Can you give back the stretch from the line containing "Comparing the white" through the line containing "47.7 inches", with "id badge" changed to "name badge" and nothing else altered?

**Data for this task**
^^^^

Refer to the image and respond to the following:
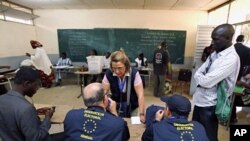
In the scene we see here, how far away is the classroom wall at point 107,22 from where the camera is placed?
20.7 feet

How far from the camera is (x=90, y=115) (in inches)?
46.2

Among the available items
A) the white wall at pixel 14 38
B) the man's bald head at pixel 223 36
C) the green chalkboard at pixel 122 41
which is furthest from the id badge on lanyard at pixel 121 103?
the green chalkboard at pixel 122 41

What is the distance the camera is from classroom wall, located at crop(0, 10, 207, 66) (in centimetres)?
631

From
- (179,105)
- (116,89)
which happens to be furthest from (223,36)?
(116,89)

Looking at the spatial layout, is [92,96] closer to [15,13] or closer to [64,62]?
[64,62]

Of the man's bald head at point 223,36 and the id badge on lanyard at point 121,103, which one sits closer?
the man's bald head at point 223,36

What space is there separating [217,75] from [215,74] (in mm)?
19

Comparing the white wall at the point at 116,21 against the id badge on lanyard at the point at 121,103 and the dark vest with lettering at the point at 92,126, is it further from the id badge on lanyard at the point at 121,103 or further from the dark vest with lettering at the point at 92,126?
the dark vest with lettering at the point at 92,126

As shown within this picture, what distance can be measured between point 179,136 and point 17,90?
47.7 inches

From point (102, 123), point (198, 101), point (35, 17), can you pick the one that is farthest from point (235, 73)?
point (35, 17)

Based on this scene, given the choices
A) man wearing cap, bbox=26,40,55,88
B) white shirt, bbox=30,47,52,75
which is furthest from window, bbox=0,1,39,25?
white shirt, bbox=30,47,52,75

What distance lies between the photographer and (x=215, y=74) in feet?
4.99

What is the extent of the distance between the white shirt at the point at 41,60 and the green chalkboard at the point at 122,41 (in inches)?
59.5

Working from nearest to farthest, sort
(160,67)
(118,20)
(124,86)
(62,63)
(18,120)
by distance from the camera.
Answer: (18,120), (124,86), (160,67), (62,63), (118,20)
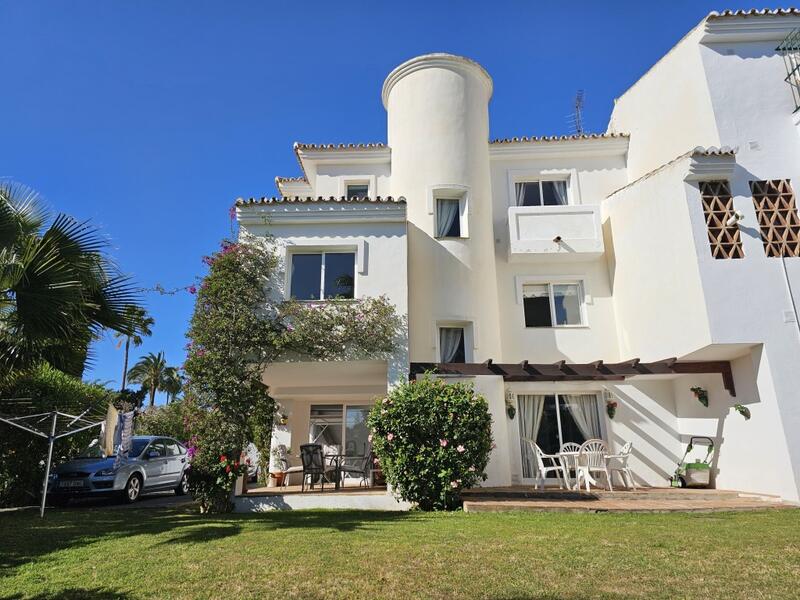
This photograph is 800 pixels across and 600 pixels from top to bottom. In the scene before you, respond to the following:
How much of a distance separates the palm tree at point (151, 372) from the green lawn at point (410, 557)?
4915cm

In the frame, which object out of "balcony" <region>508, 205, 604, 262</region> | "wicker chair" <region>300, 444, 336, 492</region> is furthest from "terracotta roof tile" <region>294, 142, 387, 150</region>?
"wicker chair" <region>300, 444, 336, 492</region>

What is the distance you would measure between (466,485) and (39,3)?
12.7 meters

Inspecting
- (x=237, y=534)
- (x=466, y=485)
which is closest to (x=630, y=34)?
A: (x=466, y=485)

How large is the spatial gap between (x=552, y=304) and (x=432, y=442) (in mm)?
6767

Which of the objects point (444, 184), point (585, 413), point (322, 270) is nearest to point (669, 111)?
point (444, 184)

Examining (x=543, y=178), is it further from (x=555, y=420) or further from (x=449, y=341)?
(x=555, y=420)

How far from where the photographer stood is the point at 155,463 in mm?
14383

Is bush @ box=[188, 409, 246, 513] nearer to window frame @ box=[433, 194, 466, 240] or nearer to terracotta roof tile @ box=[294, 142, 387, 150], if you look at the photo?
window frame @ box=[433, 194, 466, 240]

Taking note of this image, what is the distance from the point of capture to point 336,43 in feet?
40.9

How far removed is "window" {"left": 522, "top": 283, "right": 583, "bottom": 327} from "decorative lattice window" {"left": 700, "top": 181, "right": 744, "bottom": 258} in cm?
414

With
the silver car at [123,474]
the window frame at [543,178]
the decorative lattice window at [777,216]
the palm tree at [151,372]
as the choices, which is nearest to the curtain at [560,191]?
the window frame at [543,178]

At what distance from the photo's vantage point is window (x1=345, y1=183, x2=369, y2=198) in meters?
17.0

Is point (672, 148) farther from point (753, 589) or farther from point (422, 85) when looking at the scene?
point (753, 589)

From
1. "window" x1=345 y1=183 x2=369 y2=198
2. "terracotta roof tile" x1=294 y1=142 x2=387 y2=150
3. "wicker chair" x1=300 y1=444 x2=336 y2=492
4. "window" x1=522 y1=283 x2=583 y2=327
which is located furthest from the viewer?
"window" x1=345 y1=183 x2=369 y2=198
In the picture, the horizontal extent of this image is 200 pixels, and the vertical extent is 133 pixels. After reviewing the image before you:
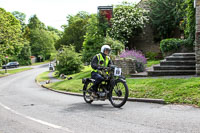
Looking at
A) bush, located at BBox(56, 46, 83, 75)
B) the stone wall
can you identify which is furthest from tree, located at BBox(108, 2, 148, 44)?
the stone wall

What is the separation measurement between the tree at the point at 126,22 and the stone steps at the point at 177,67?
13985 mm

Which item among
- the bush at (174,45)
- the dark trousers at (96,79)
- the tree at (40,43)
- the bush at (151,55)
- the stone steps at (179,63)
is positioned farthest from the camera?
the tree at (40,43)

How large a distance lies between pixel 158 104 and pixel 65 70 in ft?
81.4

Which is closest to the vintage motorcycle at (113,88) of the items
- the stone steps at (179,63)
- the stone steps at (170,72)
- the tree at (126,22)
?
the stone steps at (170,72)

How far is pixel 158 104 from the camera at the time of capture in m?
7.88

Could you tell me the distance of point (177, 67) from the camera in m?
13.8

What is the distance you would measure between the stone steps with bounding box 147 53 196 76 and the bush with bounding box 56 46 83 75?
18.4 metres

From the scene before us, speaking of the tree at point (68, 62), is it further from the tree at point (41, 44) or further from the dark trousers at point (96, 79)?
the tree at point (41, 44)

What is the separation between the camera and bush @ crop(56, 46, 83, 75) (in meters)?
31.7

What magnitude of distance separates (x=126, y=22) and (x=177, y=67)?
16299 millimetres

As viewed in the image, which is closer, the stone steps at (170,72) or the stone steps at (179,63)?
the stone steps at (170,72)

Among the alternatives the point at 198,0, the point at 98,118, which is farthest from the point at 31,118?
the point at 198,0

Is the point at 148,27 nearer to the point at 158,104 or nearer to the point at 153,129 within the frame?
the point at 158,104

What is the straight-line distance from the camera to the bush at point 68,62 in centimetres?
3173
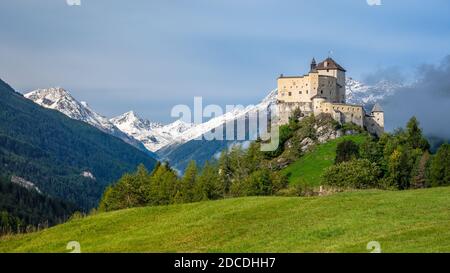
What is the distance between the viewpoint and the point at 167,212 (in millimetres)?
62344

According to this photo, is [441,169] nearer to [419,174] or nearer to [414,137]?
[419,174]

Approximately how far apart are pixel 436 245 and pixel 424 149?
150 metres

^^^^

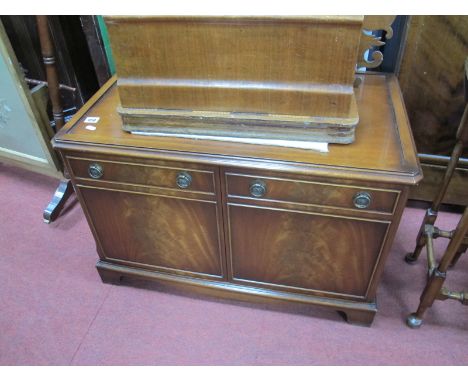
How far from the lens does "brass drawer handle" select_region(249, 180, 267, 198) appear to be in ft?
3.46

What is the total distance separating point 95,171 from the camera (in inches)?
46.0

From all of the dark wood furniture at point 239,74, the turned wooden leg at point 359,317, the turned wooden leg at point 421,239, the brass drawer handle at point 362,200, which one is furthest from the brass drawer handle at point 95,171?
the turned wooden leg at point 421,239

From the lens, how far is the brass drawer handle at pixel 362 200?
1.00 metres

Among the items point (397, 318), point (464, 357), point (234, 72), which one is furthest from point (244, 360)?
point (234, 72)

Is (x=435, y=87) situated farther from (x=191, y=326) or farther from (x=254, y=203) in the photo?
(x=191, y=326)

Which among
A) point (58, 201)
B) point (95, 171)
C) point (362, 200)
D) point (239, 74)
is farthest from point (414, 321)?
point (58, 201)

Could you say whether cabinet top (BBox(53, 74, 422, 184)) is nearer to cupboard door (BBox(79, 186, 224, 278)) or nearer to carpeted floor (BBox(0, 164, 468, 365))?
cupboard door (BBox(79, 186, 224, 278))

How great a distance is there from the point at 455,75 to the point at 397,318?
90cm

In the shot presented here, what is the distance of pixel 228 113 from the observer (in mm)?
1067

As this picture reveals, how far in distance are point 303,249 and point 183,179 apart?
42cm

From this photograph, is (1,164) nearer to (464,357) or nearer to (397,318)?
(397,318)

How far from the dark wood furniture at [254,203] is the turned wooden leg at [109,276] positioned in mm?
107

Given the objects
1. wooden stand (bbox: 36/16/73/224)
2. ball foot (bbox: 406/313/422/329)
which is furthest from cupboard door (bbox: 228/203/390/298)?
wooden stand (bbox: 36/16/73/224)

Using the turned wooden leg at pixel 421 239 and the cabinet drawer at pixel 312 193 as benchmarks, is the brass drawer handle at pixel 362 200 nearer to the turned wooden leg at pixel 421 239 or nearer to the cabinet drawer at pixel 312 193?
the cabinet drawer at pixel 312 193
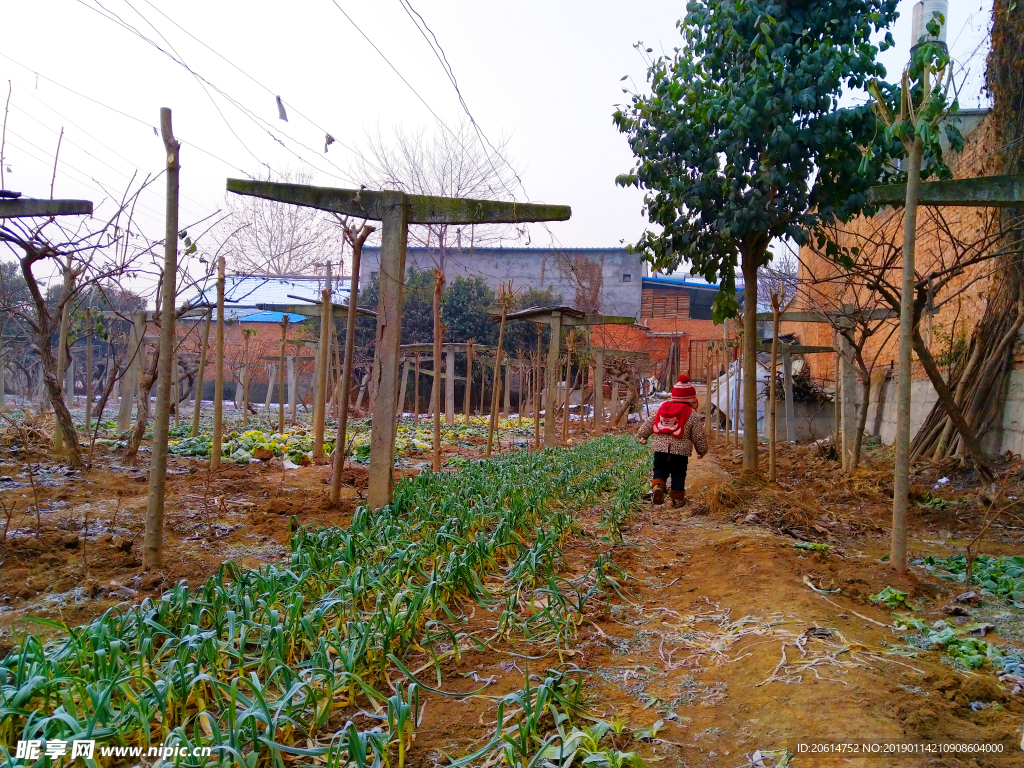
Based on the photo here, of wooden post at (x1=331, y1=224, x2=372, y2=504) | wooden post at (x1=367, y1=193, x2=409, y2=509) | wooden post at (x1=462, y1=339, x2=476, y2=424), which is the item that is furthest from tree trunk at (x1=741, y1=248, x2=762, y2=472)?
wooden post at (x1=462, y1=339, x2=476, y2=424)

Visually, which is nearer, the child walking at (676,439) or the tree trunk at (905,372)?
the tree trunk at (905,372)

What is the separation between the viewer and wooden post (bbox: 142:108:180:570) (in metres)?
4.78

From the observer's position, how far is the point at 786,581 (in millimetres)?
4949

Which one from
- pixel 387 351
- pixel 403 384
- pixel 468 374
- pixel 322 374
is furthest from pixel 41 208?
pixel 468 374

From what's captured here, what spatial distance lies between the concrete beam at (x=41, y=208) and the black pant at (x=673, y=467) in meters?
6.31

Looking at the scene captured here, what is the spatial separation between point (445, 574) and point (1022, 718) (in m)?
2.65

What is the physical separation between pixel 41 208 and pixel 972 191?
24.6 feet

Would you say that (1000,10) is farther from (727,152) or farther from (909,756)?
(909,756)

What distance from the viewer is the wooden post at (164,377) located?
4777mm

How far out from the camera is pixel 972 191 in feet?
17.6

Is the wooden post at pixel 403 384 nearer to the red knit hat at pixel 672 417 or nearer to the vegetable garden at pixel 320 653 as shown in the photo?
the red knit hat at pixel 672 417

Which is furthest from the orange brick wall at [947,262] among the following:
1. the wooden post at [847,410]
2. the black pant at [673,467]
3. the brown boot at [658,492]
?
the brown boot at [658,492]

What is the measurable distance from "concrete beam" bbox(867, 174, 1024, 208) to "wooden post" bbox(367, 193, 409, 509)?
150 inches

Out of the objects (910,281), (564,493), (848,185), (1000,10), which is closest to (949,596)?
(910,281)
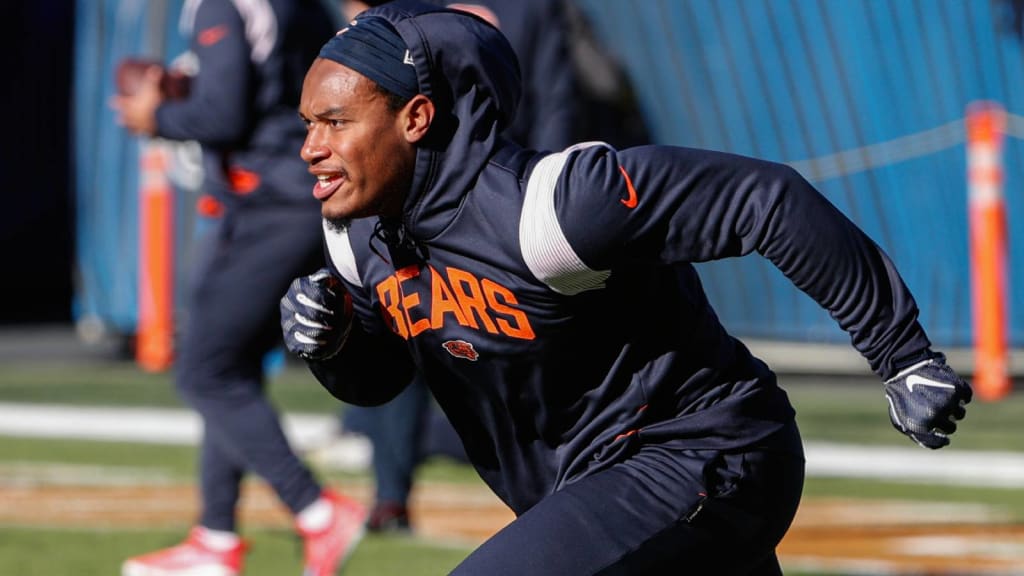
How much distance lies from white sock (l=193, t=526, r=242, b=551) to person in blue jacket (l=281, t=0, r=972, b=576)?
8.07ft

^^^^

**Reply**
Comparing the white wall at the point at 116,21 against the name badge on lanyard at the point at 121,103 and the dark vest with lettering at the point at 92,126, is it further from the name badge on lanyard at the point at 121,103 or further from the dark vest with lettering at the point at 92,126?
the dark vest with lettering at the point at 92,126

As shown within this picture, what distance can be measured between point 179,136 and point 17,90?
47.7 inches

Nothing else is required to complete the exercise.